About this exercise
Beginning with the line that holds "African American construction" and finishing with the line that holds "Michael Hyatt as", repeat the listing exactly, leaving every picture out.

-------------------------

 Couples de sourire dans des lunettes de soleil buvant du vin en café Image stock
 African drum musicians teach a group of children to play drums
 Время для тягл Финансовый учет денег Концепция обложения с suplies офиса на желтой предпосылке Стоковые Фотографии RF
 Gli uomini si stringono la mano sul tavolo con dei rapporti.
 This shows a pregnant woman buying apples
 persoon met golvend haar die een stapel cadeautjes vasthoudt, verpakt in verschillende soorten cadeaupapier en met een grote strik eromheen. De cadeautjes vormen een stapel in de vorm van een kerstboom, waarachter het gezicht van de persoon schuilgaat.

-------------------------

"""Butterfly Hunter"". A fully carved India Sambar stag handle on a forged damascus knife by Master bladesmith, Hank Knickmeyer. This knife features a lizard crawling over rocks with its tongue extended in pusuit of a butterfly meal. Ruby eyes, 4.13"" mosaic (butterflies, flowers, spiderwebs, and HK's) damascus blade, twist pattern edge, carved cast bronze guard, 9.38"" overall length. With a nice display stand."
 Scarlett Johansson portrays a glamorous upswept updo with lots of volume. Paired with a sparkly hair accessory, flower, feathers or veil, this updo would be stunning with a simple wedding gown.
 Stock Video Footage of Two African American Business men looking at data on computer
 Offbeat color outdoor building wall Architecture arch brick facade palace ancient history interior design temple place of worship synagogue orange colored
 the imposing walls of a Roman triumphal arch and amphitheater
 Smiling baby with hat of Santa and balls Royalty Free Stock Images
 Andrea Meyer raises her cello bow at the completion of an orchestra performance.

-------------------------

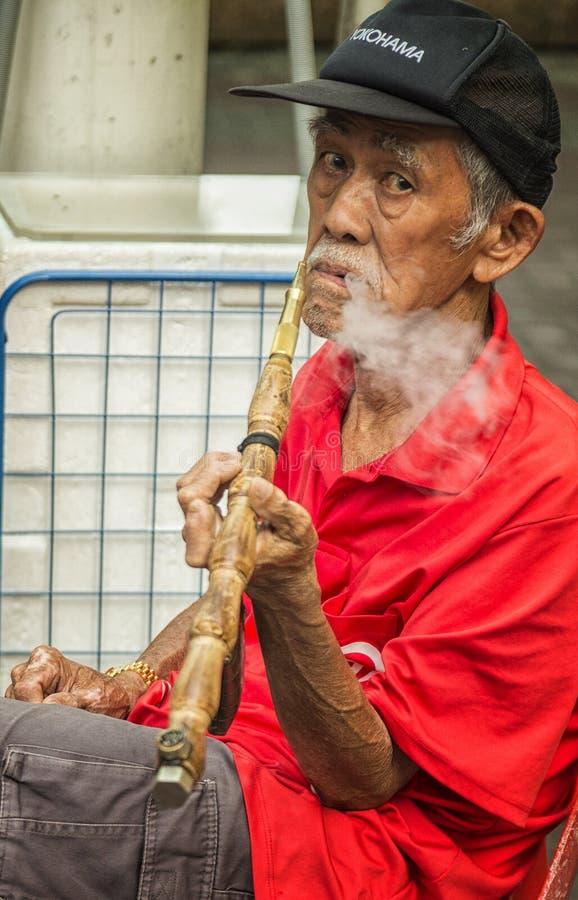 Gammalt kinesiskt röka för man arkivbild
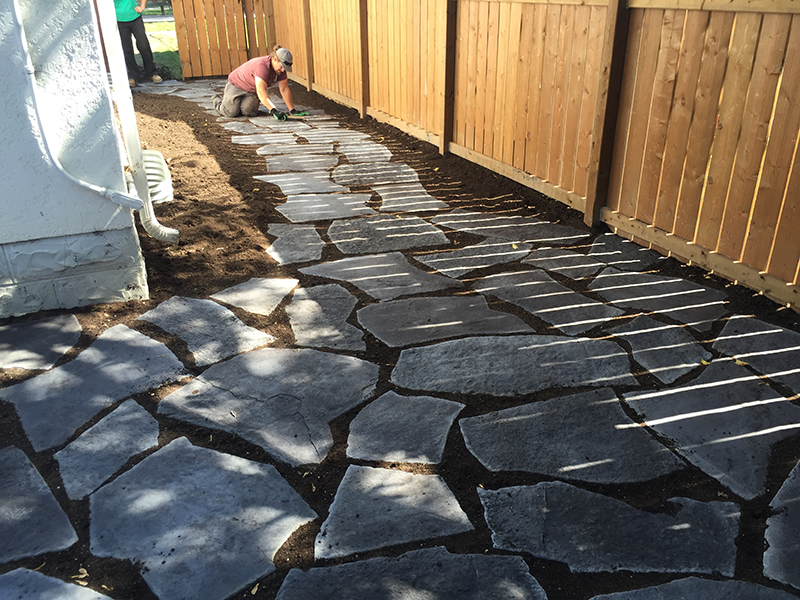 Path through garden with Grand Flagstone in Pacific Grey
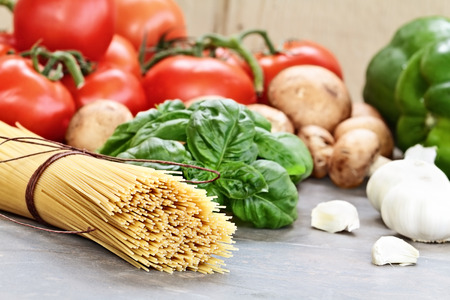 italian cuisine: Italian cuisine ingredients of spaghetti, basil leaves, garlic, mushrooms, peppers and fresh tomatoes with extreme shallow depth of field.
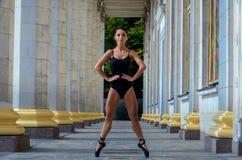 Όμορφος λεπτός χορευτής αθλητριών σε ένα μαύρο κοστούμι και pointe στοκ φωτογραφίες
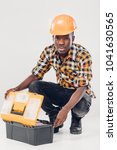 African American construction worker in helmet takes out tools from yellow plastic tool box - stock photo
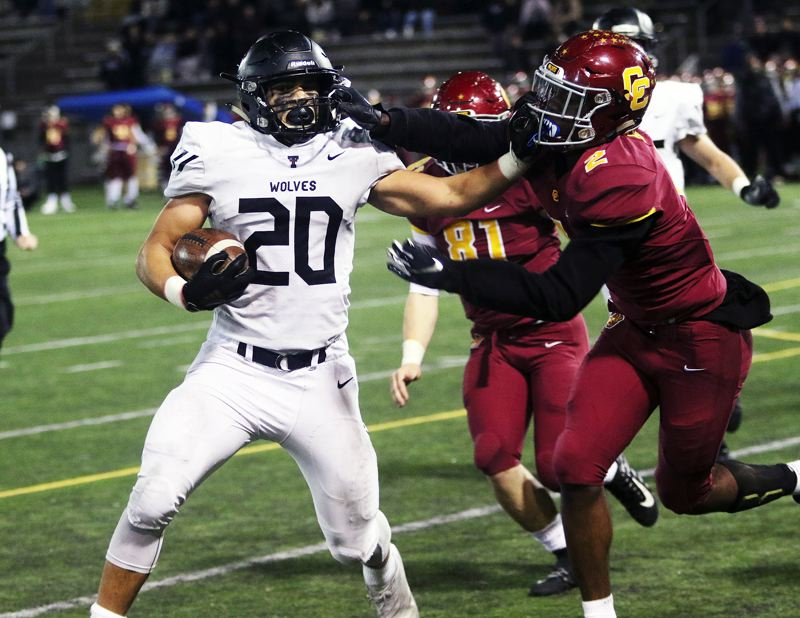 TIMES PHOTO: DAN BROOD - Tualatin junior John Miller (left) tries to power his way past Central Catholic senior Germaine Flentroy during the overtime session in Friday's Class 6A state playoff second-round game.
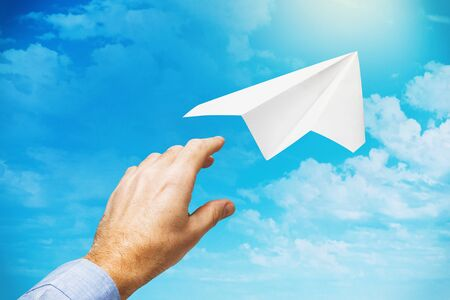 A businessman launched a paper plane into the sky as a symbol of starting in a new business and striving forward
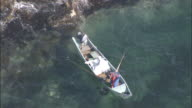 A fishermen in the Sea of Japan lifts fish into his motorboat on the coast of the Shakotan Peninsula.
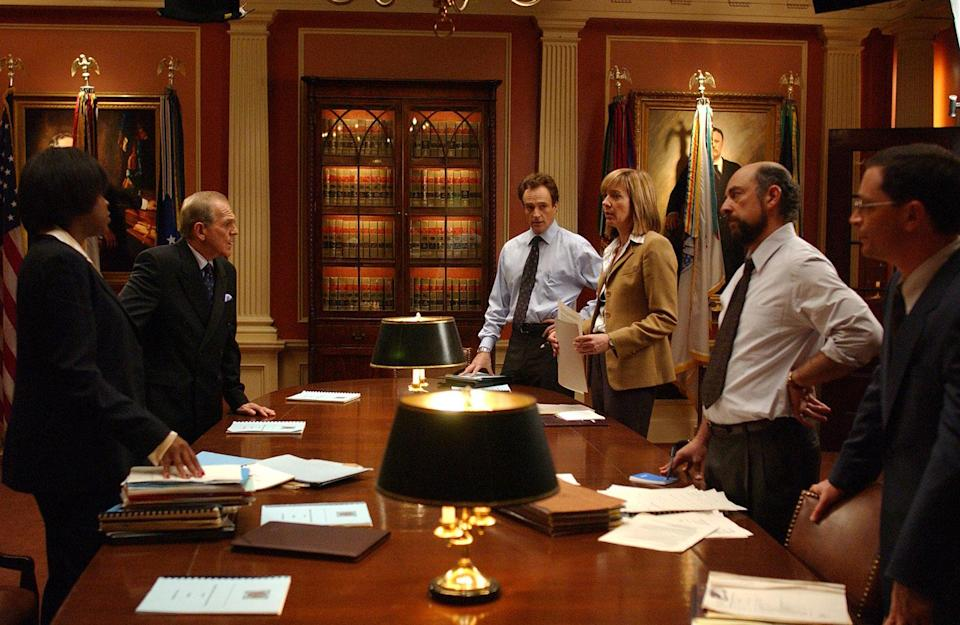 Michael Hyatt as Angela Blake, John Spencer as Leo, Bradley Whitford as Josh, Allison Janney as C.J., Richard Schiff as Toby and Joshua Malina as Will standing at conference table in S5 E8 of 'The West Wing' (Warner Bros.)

-------------------------

Response for this exercise
 African American construction worker in helmet takes out tools from yellow plastic tool box - stock photo
 TIMES PHOTO: DAN BROOD - Tualatin junior John Miller (left) tries to power his way past Central Catholic senior Germaine Flentroy during the overtime session in Friday's Class 6A state playoff second-round game.
 A businessman launched a paper plane into the sky as a symbol of starting in a new business and striving forward
 A fishermen in the Sea of Japan lifts fish into his motorboat on the coast of the Shakotan Peninsula.
 Michael Hyatt as Angela Blake, John Spencer as Leo, Bradley Whitford as Josh, Allison Janney as C.J., Richard Schiff as Toby and Joshua Malina as Will standing at conference table in S5 E8 of 'The West Wing' (Warner Bros.)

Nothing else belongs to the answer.